> TASK PROMPT: Search the records below for "zero"; copy each line that has it.

> EXERCISE INPUTS:
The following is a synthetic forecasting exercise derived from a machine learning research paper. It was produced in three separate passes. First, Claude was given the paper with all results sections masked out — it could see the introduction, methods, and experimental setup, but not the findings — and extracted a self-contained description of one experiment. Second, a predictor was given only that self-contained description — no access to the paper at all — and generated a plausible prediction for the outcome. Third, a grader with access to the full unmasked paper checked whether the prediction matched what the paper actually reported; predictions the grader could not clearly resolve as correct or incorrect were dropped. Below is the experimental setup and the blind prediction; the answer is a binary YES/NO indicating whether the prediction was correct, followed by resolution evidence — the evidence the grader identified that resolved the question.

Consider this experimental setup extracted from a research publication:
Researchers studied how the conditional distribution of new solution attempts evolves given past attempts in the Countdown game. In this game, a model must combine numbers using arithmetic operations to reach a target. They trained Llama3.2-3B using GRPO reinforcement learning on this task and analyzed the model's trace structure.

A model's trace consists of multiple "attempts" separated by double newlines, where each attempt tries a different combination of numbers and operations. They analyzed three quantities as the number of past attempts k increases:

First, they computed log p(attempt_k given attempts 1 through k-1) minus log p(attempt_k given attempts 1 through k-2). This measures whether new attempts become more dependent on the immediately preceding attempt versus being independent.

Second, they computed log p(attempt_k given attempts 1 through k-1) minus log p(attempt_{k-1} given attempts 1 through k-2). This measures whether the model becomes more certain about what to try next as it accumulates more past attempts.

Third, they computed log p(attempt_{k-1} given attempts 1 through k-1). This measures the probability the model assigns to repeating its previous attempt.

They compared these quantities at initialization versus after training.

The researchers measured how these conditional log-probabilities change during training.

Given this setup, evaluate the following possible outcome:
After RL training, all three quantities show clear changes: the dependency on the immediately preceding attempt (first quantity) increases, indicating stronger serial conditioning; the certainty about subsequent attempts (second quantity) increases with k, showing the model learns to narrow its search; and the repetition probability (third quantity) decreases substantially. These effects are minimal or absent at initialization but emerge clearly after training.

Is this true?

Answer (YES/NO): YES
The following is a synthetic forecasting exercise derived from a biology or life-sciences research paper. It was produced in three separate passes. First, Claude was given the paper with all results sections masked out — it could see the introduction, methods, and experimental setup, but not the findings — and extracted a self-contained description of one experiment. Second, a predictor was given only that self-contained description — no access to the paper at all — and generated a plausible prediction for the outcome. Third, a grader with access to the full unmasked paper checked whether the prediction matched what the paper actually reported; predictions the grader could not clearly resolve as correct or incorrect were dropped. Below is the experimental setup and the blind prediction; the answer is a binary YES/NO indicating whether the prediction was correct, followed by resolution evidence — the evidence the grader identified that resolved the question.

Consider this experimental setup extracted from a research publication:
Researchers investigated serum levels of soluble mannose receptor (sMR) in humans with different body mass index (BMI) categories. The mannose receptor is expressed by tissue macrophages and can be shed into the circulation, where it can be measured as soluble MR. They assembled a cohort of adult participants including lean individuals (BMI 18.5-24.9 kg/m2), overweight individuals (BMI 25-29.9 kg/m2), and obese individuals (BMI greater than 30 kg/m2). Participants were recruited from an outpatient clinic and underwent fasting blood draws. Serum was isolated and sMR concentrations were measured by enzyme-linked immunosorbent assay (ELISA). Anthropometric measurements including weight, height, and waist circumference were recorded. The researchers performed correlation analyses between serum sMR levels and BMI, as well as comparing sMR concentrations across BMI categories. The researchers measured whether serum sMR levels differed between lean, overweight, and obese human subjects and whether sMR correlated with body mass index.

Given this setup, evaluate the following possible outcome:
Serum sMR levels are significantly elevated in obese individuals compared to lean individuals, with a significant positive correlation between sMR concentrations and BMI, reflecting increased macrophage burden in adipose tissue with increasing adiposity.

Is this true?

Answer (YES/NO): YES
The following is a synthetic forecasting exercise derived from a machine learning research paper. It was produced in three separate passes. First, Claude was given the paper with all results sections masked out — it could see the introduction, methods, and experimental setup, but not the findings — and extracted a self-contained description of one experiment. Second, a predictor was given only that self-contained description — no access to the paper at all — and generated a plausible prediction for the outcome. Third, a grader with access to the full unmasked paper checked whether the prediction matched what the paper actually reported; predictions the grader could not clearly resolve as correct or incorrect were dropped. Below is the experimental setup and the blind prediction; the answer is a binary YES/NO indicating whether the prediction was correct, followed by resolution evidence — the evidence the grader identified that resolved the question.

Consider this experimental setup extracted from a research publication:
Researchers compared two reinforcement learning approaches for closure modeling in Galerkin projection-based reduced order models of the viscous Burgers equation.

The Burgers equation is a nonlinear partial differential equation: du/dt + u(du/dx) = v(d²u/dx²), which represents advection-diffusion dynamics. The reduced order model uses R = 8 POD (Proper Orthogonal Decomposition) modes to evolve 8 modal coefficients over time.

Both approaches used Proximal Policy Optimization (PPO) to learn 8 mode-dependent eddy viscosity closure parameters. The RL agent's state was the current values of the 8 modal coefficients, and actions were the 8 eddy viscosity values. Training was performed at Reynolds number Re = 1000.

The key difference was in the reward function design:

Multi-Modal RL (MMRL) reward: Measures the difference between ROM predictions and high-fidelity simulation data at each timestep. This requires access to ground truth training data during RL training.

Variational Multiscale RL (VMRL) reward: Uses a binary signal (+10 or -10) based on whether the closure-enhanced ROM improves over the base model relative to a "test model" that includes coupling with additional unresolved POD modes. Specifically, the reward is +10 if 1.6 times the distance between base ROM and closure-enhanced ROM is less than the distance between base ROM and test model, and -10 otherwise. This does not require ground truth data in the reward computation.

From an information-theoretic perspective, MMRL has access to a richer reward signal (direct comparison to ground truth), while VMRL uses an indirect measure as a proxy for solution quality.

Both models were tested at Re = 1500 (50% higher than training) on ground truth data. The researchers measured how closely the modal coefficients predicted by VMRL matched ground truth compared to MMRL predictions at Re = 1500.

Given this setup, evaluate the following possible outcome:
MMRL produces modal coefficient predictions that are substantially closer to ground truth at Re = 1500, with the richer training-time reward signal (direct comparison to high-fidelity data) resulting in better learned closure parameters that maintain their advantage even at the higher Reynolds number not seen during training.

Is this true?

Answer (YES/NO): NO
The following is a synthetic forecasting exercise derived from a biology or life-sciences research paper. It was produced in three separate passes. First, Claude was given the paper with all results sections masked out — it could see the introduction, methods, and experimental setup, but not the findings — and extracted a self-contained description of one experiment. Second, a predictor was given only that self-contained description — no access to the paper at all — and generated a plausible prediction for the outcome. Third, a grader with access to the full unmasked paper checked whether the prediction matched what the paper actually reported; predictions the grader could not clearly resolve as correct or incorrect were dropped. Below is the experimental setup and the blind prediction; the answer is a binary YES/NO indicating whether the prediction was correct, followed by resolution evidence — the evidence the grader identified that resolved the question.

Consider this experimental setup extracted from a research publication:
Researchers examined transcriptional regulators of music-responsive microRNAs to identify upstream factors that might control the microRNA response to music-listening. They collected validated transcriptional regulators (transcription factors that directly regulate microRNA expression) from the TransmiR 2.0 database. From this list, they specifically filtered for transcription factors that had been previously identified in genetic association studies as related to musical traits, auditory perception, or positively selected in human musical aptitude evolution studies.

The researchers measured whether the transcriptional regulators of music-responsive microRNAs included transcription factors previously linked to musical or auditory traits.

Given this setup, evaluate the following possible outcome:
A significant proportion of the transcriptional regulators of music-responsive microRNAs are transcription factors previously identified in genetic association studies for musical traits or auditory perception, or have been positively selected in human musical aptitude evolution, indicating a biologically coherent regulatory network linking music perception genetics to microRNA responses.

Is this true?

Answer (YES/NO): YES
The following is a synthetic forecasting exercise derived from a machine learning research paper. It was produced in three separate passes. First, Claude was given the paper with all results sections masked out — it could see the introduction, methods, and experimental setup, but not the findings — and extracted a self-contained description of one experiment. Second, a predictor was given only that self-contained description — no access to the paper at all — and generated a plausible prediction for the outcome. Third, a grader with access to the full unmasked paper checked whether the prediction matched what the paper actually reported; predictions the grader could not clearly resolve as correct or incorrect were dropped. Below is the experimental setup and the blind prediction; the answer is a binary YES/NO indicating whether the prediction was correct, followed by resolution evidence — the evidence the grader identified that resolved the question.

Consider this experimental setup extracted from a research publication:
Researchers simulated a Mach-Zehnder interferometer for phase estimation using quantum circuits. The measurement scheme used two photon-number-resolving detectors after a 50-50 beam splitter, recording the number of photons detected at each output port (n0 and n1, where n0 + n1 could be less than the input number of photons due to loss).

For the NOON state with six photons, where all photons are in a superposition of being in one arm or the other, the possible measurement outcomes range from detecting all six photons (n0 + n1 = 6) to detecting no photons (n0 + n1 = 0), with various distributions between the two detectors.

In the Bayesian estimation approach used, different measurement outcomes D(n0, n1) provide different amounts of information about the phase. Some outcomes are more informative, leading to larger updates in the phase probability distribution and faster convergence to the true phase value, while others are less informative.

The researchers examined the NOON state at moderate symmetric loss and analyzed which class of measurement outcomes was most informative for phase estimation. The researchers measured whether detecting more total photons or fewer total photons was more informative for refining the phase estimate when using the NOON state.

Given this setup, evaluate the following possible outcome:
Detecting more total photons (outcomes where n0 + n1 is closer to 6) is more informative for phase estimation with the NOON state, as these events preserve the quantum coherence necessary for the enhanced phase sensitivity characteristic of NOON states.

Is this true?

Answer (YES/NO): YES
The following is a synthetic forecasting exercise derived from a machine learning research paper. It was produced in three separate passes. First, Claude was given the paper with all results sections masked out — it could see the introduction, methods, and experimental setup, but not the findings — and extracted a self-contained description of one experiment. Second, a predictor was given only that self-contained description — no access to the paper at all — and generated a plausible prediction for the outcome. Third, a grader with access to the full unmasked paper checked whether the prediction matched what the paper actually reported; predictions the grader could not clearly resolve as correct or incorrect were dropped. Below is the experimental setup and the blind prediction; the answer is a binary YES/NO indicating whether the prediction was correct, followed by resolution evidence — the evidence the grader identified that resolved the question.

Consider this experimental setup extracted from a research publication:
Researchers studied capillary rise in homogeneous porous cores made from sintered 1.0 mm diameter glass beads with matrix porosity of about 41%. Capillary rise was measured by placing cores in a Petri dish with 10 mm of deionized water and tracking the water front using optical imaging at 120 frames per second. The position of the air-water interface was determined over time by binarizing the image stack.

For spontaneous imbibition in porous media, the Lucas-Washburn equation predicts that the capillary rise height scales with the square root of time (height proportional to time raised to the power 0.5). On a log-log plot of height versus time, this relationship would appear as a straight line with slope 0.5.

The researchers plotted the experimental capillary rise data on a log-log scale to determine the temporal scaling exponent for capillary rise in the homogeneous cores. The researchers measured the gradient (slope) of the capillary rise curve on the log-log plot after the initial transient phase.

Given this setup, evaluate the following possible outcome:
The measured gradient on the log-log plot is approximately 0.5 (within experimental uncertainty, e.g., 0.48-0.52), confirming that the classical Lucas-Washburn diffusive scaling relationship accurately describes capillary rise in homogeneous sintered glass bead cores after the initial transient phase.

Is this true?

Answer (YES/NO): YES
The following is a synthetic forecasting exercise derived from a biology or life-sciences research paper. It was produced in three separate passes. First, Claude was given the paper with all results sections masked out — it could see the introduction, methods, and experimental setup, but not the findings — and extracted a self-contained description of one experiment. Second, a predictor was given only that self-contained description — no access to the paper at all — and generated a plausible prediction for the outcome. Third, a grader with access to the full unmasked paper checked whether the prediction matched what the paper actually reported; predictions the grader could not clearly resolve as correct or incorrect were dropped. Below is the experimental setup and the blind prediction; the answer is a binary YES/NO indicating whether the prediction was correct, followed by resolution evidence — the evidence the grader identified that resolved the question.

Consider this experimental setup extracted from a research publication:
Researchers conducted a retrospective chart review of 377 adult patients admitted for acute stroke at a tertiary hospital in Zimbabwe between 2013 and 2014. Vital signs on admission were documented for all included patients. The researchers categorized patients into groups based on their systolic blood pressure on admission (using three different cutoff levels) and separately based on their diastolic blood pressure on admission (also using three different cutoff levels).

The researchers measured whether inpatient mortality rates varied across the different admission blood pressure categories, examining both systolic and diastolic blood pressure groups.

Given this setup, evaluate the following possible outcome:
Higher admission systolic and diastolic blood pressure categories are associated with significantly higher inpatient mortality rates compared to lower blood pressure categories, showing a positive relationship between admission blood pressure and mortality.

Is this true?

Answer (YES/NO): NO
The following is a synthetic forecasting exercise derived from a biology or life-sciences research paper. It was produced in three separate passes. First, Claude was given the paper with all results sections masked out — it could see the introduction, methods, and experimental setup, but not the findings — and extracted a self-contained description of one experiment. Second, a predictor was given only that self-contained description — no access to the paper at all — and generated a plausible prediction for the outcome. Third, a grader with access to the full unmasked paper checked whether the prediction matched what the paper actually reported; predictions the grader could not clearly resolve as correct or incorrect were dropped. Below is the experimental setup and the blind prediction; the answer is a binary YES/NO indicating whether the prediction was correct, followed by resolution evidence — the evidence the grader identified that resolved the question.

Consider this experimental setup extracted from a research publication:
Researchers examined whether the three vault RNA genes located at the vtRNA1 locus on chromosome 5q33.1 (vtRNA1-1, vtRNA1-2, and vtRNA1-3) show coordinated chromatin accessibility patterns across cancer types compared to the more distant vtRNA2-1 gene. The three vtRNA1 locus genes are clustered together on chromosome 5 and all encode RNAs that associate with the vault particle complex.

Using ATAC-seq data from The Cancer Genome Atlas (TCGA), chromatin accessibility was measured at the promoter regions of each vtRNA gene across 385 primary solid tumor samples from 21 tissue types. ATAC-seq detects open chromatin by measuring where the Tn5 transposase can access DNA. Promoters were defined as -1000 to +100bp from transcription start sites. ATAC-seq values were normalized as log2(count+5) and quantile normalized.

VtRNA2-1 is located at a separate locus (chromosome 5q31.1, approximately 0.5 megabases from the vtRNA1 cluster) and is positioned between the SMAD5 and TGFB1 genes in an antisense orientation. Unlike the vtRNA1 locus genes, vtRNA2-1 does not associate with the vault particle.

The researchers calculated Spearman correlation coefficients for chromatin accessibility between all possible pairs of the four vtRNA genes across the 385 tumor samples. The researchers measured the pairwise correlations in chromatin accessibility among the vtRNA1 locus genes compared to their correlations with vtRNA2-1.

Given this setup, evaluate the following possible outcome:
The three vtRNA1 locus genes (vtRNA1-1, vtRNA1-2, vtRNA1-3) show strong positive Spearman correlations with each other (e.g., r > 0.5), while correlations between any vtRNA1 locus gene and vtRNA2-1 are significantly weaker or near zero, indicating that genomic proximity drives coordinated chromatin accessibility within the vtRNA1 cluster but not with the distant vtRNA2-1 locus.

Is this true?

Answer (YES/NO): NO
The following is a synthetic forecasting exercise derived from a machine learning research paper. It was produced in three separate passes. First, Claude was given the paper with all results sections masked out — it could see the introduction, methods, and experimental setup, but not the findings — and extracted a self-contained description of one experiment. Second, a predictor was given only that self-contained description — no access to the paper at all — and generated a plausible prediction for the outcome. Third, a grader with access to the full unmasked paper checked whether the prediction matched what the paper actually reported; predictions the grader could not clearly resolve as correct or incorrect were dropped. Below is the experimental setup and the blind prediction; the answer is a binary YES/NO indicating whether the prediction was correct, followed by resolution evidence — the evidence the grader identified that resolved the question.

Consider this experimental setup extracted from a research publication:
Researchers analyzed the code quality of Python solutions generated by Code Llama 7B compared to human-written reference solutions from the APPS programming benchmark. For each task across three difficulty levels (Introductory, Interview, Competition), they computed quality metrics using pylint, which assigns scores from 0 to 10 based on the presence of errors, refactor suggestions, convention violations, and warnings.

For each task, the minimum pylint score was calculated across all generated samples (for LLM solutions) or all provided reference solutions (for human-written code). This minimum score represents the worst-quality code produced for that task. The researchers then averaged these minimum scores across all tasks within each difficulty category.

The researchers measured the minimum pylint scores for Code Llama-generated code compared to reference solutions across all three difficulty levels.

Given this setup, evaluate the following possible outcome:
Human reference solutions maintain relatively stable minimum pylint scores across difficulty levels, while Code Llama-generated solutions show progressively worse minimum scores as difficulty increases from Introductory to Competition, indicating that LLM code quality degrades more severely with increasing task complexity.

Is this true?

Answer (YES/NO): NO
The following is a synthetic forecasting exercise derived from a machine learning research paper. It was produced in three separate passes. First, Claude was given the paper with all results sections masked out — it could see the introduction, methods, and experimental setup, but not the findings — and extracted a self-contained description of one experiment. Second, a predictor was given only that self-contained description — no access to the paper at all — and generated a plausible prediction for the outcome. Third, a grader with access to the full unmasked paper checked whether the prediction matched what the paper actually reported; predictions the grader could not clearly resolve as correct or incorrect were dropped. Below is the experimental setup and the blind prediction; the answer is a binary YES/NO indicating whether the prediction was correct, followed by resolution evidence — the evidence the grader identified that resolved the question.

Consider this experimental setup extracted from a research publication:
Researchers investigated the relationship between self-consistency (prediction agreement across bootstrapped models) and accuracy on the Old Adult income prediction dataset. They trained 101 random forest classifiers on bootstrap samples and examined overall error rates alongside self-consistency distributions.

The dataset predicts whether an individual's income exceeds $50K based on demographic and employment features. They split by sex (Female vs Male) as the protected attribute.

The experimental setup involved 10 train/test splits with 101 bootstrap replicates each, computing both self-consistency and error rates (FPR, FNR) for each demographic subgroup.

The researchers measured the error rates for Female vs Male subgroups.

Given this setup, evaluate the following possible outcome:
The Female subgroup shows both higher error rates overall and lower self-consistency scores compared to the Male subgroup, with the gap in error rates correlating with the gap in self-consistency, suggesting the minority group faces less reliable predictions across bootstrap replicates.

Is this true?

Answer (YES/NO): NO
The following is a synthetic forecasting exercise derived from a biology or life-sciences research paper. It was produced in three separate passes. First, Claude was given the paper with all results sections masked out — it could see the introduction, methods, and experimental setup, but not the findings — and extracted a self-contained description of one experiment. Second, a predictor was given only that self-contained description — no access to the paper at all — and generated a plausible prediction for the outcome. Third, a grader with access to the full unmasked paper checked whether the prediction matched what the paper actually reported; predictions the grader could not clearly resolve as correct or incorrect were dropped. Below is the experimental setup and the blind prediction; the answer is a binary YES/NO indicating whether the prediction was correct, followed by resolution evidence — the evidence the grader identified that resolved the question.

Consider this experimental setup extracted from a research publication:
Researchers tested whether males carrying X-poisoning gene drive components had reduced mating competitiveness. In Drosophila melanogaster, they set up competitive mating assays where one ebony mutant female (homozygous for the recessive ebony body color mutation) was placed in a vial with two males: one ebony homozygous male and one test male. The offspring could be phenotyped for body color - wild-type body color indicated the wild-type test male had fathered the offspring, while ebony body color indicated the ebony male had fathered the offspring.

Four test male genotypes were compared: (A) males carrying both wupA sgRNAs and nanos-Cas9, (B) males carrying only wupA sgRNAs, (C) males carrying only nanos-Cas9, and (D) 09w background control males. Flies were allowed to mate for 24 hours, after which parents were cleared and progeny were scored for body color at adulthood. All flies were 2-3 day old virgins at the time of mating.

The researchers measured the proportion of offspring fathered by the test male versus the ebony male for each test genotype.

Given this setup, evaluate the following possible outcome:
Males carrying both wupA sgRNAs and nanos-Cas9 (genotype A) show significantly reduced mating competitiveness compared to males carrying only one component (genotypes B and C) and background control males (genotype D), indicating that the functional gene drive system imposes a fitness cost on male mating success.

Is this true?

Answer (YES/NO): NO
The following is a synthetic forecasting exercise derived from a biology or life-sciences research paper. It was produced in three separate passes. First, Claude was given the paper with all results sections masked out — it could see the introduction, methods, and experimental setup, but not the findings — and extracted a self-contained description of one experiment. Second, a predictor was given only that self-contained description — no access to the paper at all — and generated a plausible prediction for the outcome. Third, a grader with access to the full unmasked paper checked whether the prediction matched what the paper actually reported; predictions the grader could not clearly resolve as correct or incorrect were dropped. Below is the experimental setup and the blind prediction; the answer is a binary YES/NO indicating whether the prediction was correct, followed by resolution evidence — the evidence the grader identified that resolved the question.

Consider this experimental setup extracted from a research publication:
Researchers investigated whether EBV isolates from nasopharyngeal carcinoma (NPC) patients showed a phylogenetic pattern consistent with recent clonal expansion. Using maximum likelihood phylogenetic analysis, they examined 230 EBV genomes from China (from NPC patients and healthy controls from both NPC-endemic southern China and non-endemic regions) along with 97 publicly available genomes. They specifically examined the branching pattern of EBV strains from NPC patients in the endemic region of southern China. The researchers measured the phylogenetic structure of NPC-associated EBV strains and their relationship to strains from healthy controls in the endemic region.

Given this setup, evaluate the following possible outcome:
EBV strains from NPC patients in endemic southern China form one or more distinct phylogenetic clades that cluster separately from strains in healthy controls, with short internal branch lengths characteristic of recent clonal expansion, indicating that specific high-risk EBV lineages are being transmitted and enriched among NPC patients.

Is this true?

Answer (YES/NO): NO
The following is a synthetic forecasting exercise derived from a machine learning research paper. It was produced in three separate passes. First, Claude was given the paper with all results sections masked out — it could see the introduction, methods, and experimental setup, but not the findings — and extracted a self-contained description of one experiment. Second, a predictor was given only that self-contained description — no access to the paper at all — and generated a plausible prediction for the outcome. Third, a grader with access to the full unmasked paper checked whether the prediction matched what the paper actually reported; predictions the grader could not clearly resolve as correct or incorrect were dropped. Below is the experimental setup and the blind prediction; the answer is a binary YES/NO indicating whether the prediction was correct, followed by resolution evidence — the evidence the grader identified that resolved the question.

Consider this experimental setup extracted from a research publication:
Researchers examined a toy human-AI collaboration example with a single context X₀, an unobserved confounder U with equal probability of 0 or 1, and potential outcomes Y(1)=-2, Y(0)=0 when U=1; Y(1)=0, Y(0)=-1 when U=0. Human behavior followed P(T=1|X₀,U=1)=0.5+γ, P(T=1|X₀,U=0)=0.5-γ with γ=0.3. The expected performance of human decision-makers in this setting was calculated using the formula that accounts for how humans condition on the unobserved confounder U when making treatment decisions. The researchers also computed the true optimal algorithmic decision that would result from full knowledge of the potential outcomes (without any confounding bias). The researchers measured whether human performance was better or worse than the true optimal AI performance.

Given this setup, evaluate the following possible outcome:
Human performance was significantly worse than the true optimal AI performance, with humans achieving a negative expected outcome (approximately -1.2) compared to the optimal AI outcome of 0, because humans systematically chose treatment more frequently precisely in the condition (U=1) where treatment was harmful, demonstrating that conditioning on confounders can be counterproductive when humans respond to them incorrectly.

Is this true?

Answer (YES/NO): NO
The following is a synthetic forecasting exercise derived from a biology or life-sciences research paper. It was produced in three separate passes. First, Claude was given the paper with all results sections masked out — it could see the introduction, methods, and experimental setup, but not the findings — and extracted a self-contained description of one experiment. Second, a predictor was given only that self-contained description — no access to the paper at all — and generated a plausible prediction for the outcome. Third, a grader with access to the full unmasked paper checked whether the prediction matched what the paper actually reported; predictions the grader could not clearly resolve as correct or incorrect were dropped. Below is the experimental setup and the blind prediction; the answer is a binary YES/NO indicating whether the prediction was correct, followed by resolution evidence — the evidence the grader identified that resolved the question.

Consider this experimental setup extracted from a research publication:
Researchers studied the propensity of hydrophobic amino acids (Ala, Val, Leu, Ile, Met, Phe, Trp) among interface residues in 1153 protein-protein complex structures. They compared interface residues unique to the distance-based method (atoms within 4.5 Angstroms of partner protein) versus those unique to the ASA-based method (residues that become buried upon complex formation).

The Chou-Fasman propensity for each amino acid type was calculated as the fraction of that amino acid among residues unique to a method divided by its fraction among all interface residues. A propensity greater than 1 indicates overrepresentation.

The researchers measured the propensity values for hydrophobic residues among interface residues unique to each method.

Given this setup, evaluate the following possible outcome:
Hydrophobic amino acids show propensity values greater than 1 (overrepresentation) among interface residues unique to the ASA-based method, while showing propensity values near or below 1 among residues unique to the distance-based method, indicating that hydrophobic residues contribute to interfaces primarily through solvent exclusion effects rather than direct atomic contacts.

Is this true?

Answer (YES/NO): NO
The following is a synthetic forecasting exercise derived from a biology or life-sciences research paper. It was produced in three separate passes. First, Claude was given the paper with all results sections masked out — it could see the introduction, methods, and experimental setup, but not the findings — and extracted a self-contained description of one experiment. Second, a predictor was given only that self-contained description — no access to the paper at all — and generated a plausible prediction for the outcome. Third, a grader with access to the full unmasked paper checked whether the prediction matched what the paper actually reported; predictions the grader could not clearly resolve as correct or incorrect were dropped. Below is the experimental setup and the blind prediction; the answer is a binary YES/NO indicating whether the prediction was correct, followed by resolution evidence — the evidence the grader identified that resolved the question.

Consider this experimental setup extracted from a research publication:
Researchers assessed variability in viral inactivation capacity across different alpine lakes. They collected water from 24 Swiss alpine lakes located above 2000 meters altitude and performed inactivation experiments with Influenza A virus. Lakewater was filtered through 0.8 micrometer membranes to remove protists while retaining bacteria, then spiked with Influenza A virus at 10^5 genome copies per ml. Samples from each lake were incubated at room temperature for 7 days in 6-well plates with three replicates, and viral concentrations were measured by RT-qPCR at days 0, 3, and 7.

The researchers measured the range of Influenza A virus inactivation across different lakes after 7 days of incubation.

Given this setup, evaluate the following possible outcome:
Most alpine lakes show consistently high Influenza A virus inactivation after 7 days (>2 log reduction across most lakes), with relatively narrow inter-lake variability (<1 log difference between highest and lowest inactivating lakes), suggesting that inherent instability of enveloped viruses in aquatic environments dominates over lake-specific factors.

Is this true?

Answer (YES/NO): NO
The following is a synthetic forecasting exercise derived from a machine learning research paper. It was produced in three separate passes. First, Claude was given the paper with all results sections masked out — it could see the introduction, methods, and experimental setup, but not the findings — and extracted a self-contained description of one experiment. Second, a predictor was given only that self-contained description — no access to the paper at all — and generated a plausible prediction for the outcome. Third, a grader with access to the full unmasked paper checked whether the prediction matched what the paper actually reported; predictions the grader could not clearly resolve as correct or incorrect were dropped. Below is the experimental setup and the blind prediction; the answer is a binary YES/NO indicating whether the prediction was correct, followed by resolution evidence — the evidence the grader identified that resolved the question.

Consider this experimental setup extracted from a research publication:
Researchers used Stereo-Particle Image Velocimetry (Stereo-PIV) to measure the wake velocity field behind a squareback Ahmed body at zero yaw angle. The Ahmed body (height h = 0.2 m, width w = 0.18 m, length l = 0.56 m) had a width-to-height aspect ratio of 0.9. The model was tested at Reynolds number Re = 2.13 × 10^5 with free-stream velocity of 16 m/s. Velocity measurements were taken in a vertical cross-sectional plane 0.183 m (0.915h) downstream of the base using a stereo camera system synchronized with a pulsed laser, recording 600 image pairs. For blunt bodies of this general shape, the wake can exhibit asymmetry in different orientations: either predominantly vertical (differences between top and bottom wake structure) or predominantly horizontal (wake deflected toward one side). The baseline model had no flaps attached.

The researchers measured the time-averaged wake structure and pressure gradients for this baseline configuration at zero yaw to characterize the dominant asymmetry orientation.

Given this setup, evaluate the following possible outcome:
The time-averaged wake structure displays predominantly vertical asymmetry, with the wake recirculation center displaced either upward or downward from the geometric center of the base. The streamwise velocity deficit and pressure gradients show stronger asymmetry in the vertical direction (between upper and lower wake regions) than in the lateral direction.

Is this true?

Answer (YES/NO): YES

> WRITTEN SOLUTION:
The three vtRNA1 locus genes (vtRNA1-1, vtRNA1-2, vtRNA1-3) show strong positive Spearman correlations with each other (e.g., r > 0.5), while correlations between any vtRNA1 locus gene and vtRNA2-1 are significantly weaker or near zero, indicating that genomic proximity drives coordinated chromatin accessibility within the vtRNA1 cluster but not with the distant vtRNA2-1 locus.
Researchers used Stereo-Particle Image Velocimetry (Stereo-PIV) to measure the wake velocity field behind a squareback Ahmed body at zero yaw angle. The Ahmed body (height h = 0.2 m, width w = 0.18 m, length l = 0.56 m) had a width-to-height aspect ratio of 0.9. The model was tested at Reynolds number Re = 2.13 × 10^5 with free-stream velocity of 16 m/s. Velocity measurements were taken in a vertical cross-sectional plane 0.183 m (0.915h) downstream of the base using a stereo camera system synchronized with a pulsed laser, recording 600 image pairs. For blunt bodies of this general shape, the wake can exhibit asymmetry in different orientations: either predominantly vertical (differences between top and bottom wake structure) or predominantly horizontal (wake deflected toward one side). The baseline model had no flaps attached.
The researchers measured the time-averaged wake structure and pressure gradients for this baseline configuration at zero yaw to characterize the dominant asymmetry orientation.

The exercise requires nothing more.